Premièrement, grâce à notre amendement consistant à soumettre à la Cour des comptes les projets et propositions de décret qui imposent des additionnels ou des soustractionnels mais aussi les amendements à ces textes, il ne sera pas possible de contourner l'avis obligatoire de la Cour des comptes avant tout vote en commission. Cet avis pourra donc faire obstacle au projet de décret qui serait jugé incompatible avec la loi de financement.
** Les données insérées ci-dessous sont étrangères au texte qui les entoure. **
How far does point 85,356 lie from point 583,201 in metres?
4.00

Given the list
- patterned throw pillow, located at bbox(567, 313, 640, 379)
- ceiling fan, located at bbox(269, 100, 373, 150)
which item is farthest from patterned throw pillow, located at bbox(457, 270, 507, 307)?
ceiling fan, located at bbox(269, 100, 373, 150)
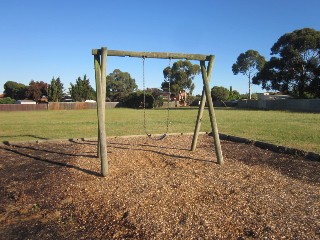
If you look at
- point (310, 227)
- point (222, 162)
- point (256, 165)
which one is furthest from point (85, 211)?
point (256, 165)

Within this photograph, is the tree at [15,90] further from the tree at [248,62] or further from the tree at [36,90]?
the tree at [248,62]

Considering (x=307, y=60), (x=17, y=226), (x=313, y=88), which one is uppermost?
(x=307, y=60)

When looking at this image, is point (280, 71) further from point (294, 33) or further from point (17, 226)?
point (17, 226)

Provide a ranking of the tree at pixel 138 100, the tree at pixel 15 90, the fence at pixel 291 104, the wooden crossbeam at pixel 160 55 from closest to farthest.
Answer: the wooden crossbeam at pixel 160 55 → the fence at pixel 291 104 → the tree at pixel 138 100 → the tree at pixel 15 90

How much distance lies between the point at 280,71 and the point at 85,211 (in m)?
46.6

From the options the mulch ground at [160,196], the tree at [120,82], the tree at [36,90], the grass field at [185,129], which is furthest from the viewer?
the tree at [120,82]

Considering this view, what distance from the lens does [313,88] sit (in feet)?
139

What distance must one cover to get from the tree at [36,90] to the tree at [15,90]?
199 cm

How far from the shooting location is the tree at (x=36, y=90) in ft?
285

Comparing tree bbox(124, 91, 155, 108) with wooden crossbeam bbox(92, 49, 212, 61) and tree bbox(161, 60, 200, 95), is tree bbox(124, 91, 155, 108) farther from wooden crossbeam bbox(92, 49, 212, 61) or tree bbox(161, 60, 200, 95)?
wooden crossbeam bbox(92, 49, 212, 61)

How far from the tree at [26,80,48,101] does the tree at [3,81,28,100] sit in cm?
199

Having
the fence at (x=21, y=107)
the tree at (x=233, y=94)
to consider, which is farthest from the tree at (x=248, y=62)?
the fence at (x=21, y=107)

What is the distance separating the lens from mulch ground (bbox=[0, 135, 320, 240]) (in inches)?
140

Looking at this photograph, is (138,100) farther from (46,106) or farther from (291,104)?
(291,104)
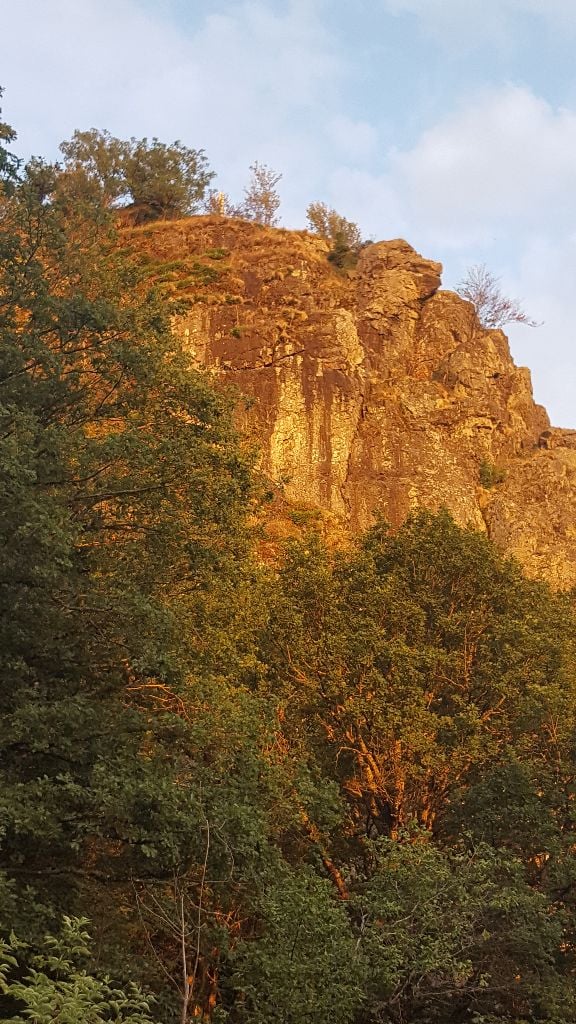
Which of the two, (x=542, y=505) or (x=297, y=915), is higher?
(x=542, y=505)

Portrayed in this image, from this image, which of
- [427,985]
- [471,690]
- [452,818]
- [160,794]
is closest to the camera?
[160,794]

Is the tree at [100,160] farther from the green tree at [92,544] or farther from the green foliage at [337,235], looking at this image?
the green tree at [92,544]

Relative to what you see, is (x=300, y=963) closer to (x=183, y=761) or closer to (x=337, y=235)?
(x=183, y=761)

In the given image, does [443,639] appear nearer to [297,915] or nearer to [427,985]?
[427,985]

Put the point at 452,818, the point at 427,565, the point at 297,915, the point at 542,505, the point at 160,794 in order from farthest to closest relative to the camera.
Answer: the point at 542,505 < the point at 427,565 < the point at 452,818 < the point at 297,915 < the point at 160,794

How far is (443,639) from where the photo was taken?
2362 centimetres

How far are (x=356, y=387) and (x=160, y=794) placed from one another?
39.5 meters

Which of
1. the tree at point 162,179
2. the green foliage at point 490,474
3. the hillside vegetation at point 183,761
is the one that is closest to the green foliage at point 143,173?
the tree at point 162,179

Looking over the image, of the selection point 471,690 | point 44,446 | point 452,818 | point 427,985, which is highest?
point 44,446

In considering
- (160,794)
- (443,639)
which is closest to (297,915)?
(160,794)

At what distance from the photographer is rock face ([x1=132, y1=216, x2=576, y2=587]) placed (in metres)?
47.3

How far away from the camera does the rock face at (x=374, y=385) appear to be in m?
47.3

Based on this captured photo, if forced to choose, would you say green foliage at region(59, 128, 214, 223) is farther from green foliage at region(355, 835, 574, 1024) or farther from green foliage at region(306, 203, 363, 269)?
green foliage at region(355, 835, 574, 1024)

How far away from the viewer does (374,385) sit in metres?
51.0
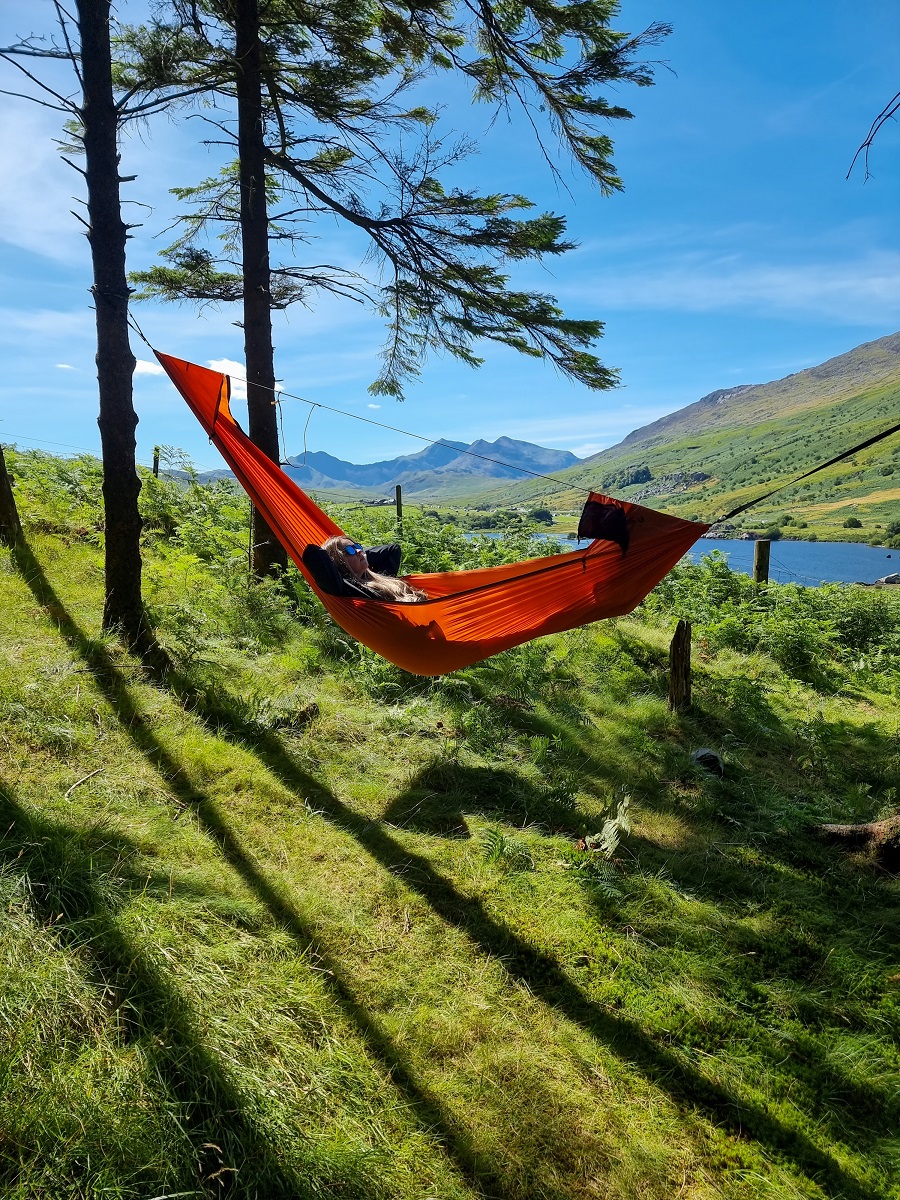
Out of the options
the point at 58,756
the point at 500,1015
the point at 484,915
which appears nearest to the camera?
the point at 500,1015

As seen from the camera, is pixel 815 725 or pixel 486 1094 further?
pixel 815 725

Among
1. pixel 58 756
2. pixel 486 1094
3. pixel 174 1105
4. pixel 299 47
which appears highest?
pixel 299 47

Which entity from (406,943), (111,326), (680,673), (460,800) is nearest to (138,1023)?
(406,943)

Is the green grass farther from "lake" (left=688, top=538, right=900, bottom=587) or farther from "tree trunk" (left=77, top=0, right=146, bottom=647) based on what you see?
"lake" (left=688, top=538, right=900, bottom=587)

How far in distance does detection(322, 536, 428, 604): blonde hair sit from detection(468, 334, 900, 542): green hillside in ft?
65.2

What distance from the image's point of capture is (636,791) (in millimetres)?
2912

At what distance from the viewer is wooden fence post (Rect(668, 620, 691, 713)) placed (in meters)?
3.86

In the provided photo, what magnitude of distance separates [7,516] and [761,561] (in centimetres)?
697

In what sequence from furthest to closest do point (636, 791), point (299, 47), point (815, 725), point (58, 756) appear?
point (299, 47) → point (815, 725) → point (636, 791) → point (58, 756)

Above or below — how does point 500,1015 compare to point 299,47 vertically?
below

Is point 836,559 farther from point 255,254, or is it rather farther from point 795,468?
point 795,468

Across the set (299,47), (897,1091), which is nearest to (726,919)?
(897,1091)

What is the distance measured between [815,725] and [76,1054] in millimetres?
4042

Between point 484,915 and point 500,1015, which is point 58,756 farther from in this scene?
point 500,1015
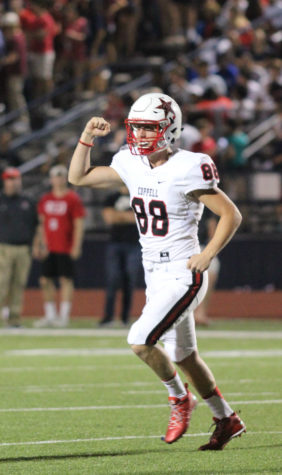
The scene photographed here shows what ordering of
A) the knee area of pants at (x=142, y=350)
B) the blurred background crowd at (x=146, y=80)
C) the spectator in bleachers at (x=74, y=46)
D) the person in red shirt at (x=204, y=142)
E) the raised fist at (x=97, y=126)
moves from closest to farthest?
the knee area of pants at (x=142, y=350)
the raised fist at (x=97, y=126)
the person in red shirt at (x=204, y=142)
the blurred background crowd at (x=146, y=80)
the spectator in bleachers at (x=74, y=46)

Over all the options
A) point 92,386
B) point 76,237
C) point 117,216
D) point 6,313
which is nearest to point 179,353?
point 92,386

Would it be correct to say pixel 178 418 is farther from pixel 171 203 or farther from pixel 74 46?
pixel 74 46

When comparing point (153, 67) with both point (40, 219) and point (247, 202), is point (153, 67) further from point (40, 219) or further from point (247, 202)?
point (40, 219)

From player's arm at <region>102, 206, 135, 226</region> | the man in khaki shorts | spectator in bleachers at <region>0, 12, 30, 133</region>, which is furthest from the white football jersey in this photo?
spectator in bleachers at <region>0, 12, 30, 133</region>

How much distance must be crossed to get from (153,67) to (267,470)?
50.9ft

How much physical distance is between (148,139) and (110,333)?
28.3 feet

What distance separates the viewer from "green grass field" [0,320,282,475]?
6410 millimetres

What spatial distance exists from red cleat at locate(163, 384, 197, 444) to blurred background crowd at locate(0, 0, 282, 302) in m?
9.80

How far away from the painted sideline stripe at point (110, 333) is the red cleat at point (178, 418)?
7755mm

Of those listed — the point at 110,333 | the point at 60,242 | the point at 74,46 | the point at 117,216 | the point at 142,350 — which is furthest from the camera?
the point at 74,46

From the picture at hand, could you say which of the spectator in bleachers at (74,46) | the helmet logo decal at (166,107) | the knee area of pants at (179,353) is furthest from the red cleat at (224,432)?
the spectator in bleachers at (74,46)

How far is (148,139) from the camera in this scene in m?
6.88

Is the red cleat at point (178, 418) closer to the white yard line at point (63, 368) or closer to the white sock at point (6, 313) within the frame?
the white yard line at point (63, 368)

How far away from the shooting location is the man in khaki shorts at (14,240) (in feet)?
52.9
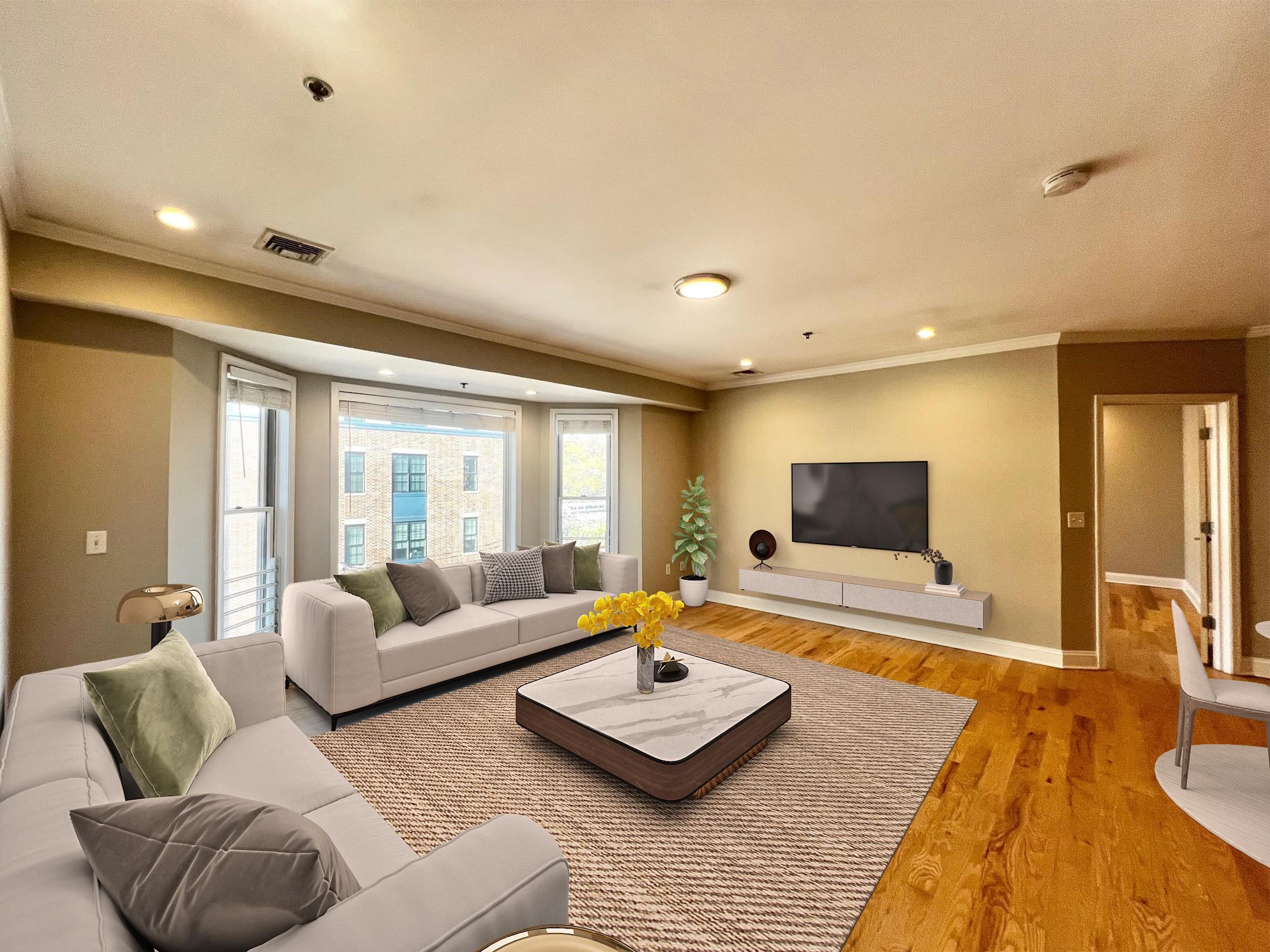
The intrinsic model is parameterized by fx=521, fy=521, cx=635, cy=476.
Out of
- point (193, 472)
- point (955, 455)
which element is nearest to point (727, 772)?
point (193, 472)

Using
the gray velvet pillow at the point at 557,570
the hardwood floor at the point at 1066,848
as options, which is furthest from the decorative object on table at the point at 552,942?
the gray velvet pillow at the point at 557,570

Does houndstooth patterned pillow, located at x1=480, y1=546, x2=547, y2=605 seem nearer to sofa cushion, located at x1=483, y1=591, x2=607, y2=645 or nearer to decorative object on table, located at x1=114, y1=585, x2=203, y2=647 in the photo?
sofa cushion, located at x1=483, y1=591, x2=607, y2=645

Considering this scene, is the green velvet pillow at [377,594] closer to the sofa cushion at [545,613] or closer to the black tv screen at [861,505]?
the sofa cushion at [545,613]

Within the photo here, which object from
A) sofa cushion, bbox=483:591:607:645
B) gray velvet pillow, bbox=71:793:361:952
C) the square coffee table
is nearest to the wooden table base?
the square coffee table

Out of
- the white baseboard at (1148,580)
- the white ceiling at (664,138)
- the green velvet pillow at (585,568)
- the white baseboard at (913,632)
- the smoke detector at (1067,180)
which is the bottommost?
the white baseboard at (913,632)

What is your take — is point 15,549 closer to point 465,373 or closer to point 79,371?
point 79,371

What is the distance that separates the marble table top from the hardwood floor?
84 cm

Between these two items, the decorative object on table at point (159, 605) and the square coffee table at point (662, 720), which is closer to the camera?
the decorative object on table at point (159, 605)

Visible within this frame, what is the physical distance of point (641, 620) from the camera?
277cm

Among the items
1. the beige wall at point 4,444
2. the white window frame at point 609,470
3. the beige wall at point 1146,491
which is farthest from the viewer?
the beige wall at point 1146,491

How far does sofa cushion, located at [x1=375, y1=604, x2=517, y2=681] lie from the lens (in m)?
3.25

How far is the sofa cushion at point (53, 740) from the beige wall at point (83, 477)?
113 centimetres

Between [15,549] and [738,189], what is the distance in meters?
3.65

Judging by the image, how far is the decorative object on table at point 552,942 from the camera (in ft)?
1.82
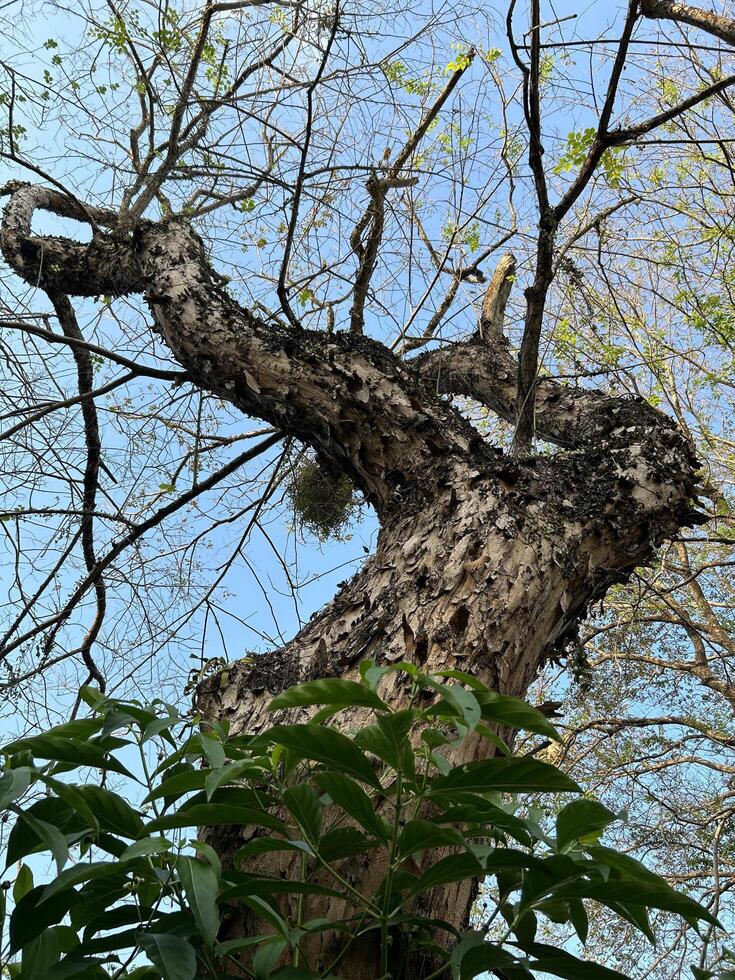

Deuxièmement, grâce à notre amendement modifiant la loi spéciale sur la Cour d'arbitrage, les recours devant cette cour permettront un réel contrôle de l'usage que les régions feront de l'autonomie fiscale qui leur est accordée. En effet, le délai de six mois qui était prévu par l'article 3 de la loi spéciale sur la Cour d'arbitrage ne permettait pas un contrôle de la violation des articles 6 et 9 de la loi. En effet, l'ampleur de la recette additionnelle ou de la recette soustraite qui résulterait d'un décret ou d'une ordonnance, ainsi que l'ampleur de la recette globale de l'IPP ne peuvent être appréciées avec certitude qu'après la fin de l'enrôlement de l'impôt. Il convenait de prévoir, dans la loi spéciale sur la Cour d'arbitrage, un délai spécifique non plus limité à six mois mais permettant au requérant d'introduire son recours en connaissance de cause, après la fin du délai d'enrôlement de l'impôt sur lequel sont perçus les soustractionnels ou ajoutés les additionnels.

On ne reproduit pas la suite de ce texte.